American charitable organization

Crayons to Classrooms is a Dayton, Ohio 501(c)(3) charity providing free school supplies to area students who cannot otherwise afford them. The organization functions as a free store for teachers of under-served children, stocking basic needs such as notebooks, pencils and pens, and art supplies for Kindergarten through Grade 12 classrooms. The charity in affiliated with the Kids In Need Foundation.

Crayons to Classrooms aims to lay the foundation for academic success by ensuring that students from low-income families have access to schoolwork essentials. Teachers from eligible schools may "shop" onsite at no charge for basics that children need for learning, all donated and assembled in partnership with local businesses, individuals and volunteers.

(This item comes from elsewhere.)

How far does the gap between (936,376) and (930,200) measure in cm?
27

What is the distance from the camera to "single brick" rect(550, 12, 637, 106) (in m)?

To qualify for free classroom supplies, teachers must represent schools having at least 70% of students enrolled in the National School Lunch Program (NSLP). In the Dayton area, approximately 1,400 teachers from 85 schools are candidates, serving as many as 23,000 students.

==History==
Crayons to Classrooms opened to teachers January 15, 2009 after 3 years of research and planning. A 2006 study by Dayton civic leaders identified useful classroom "free store" models across the US. With this learning experience as a base, and the Mathile Family Foundation and The Dayton Foundation providing seed money, Crayons to Classrooms was established as a registered non-profit in 2008. A partnership with Goodwill Easter Seals Miami Valley secured the organization a generous physical plant, plus pick-up of donated products. Today Crayons to Classrooms operates in 12000 sqft of shopping, warehouse, and office space inside the Goodwill Easter Seals building, though separate from it, in north Dayton.

==Programs==
Crayons to Classrooms employs several programs to collect essential school supplies for under-served children:

===C4C Supply Drive Program===
C4C Supply Drive Program seeks business and community sponsors for drives to gather donated or surplus supplies. Crayons to Classrooms promotes the drives and provides collection bins and services.

===School Box Program===
School Box Program links corporate or individual donors with specific under-served classrooms, providing them with grade-appropriate kits full of new, brand-name supplies. These range from crayons and glue sticks for K and elementary use to calculators, dictionaries and more for grades 6-12.

===Classroom Solutions===
Classroom Solutions, a collaborative program with Goodwill Easter Seals Miami Valley, utilizes die-cut forms produced by Goodwill's Work Experience Program—numerals and letters, geometric shapes, etc.—as classroom learning aids. Donations such as felt, plastics, and cardboard are the raw materials for this program.